Copy the text of every item below word for word, leaving out the pictures.
(Information shown begins)
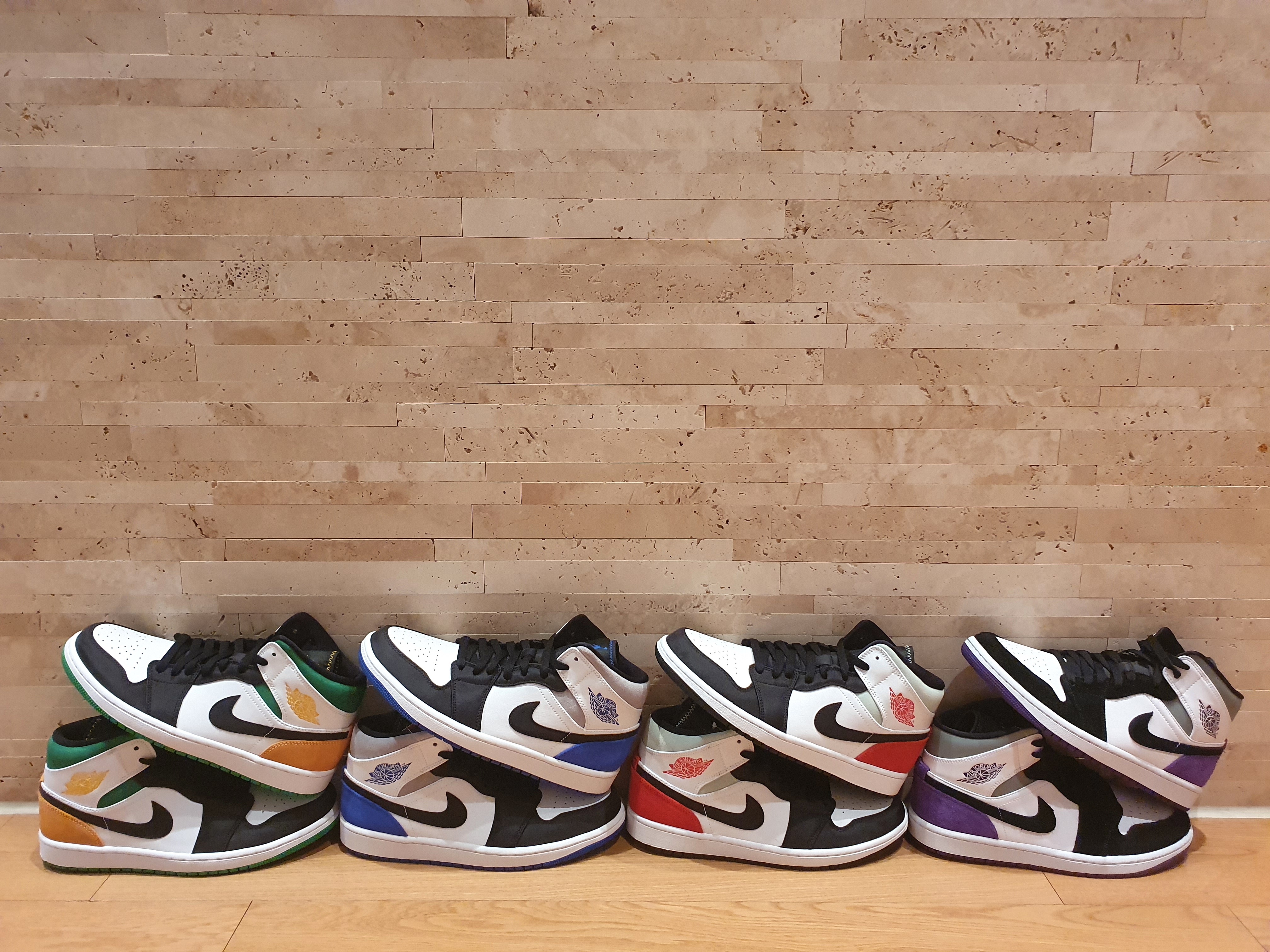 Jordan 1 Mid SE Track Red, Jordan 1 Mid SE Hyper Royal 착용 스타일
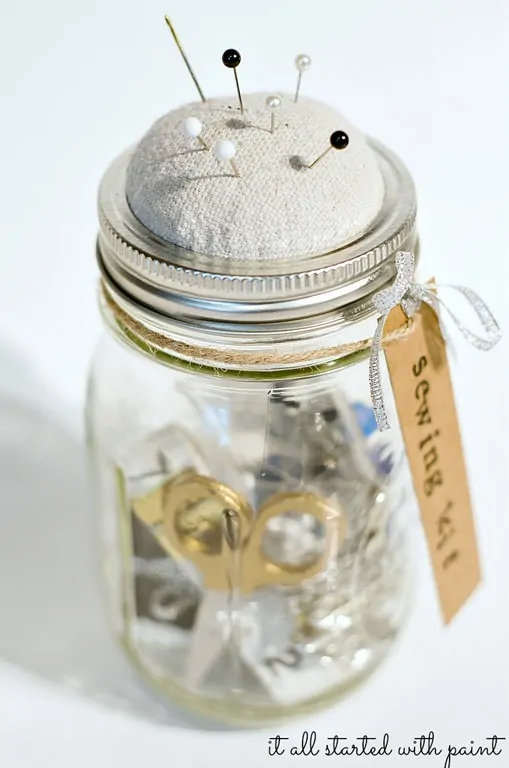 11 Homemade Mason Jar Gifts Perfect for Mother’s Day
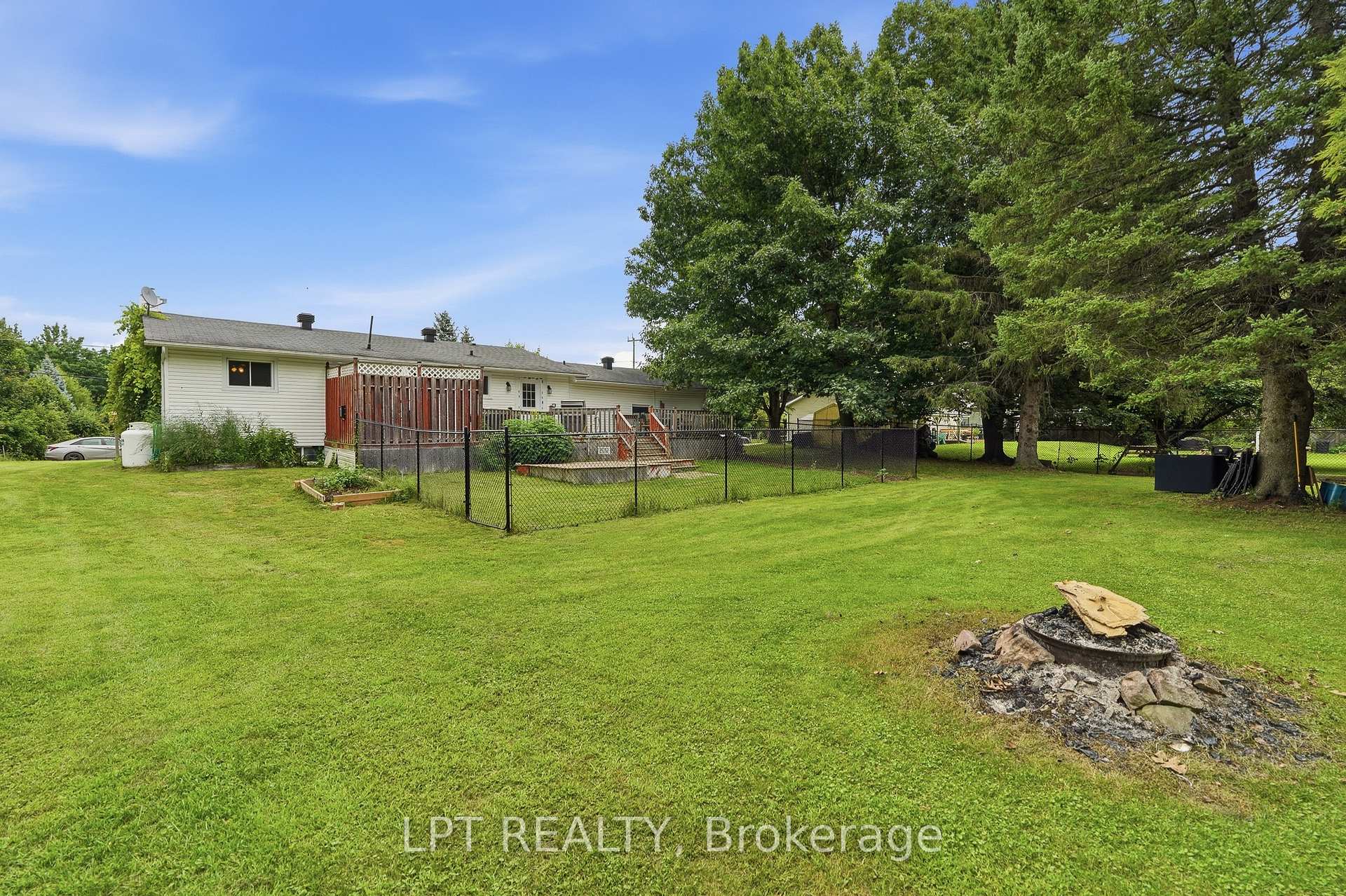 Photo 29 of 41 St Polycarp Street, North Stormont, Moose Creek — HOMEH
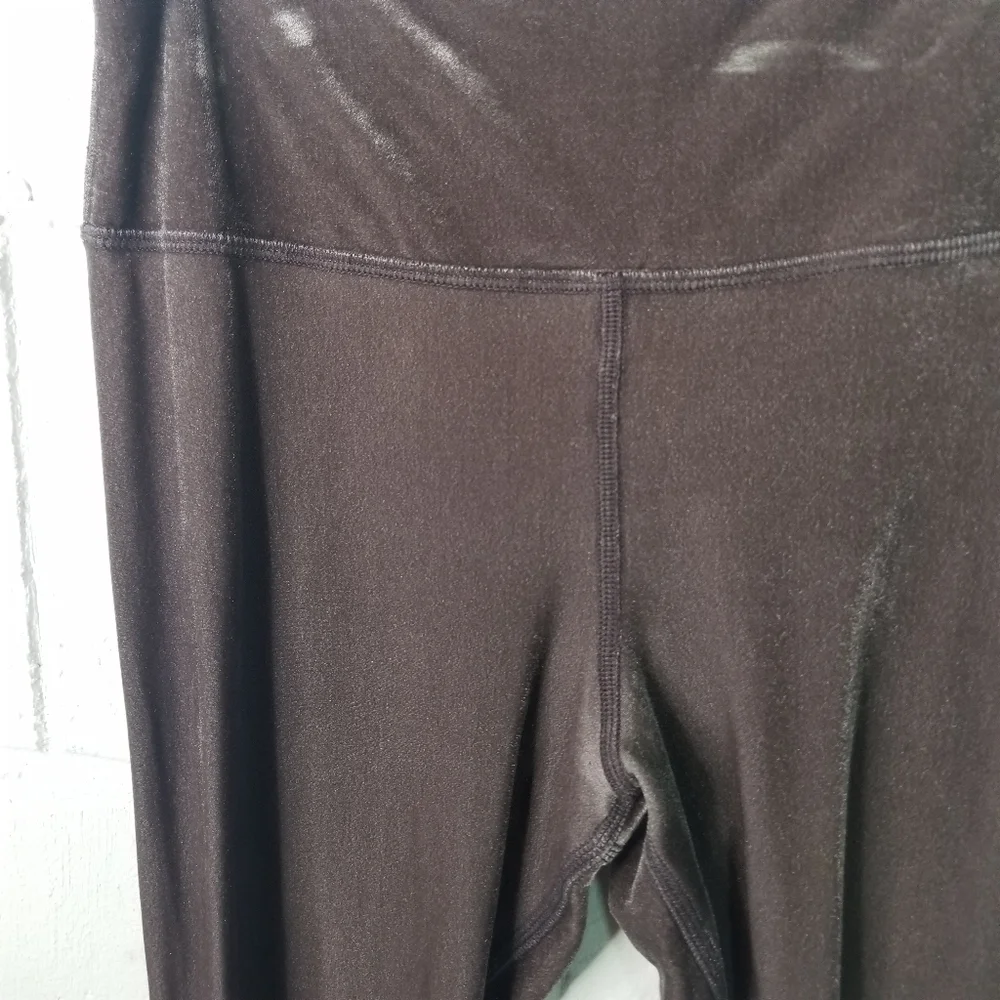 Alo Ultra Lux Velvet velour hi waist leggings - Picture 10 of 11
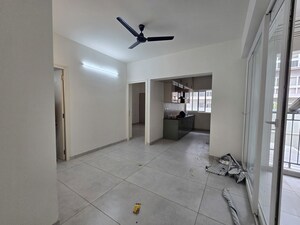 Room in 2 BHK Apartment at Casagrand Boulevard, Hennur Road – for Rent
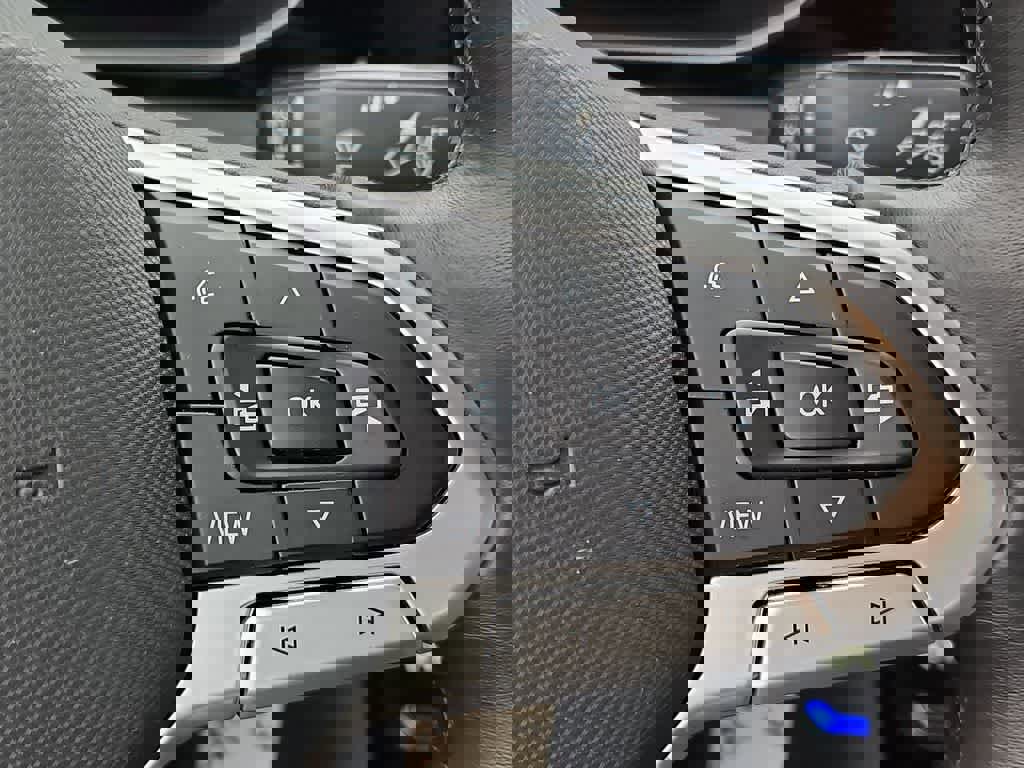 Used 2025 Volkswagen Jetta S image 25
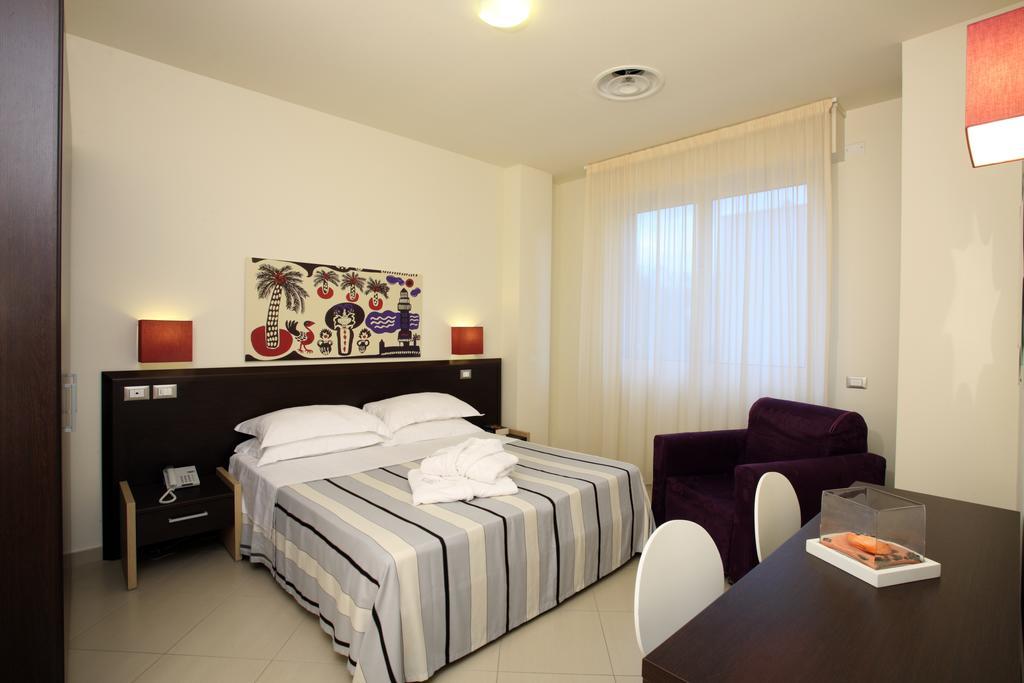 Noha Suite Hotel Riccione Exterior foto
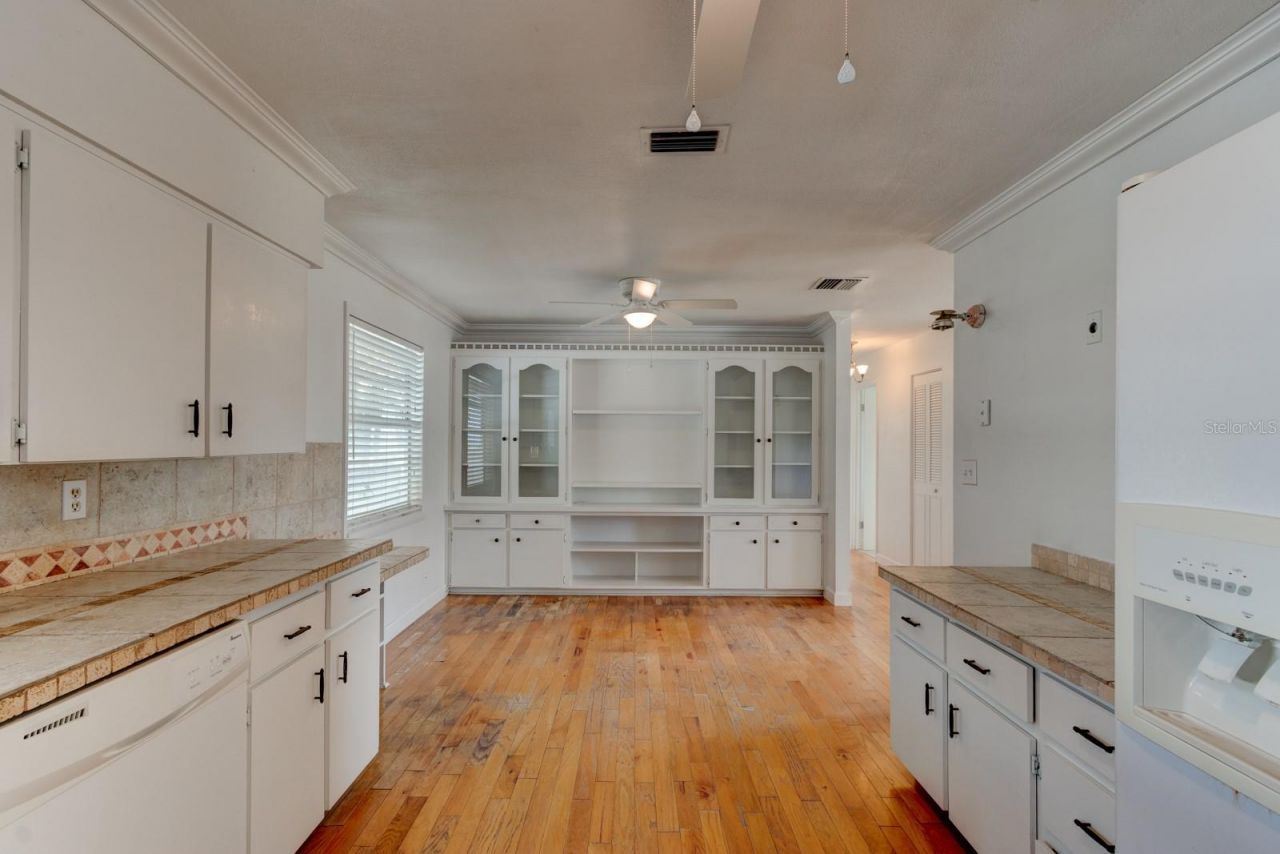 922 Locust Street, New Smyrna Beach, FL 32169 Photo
(Information shown ends)
**Written answer:**
 Jordan 1 Mid SE Track Red, Jordan 1 Mid SE Hyper Royal 착용 스타일
 11 Homemade Mason Jar Gifts Perfect for Mother’s Day
 Photo 29 of 41 St Polycarp Street, North Stormont, Moose Creek — HOMEH
 Alo Ultra Lux Velvet velour hi waist leggings - Picture 10 of 11
 Room in 2 BHK Apartment at Casagrand Boulevard, Hennur Road – for Rent
 Used 2025 Volkswagen Jetta S image 25
 Noha Suite Hotel Riccione Exterior foto
 922 Locust Street, New Smyrna Beach, FL 32169 Photo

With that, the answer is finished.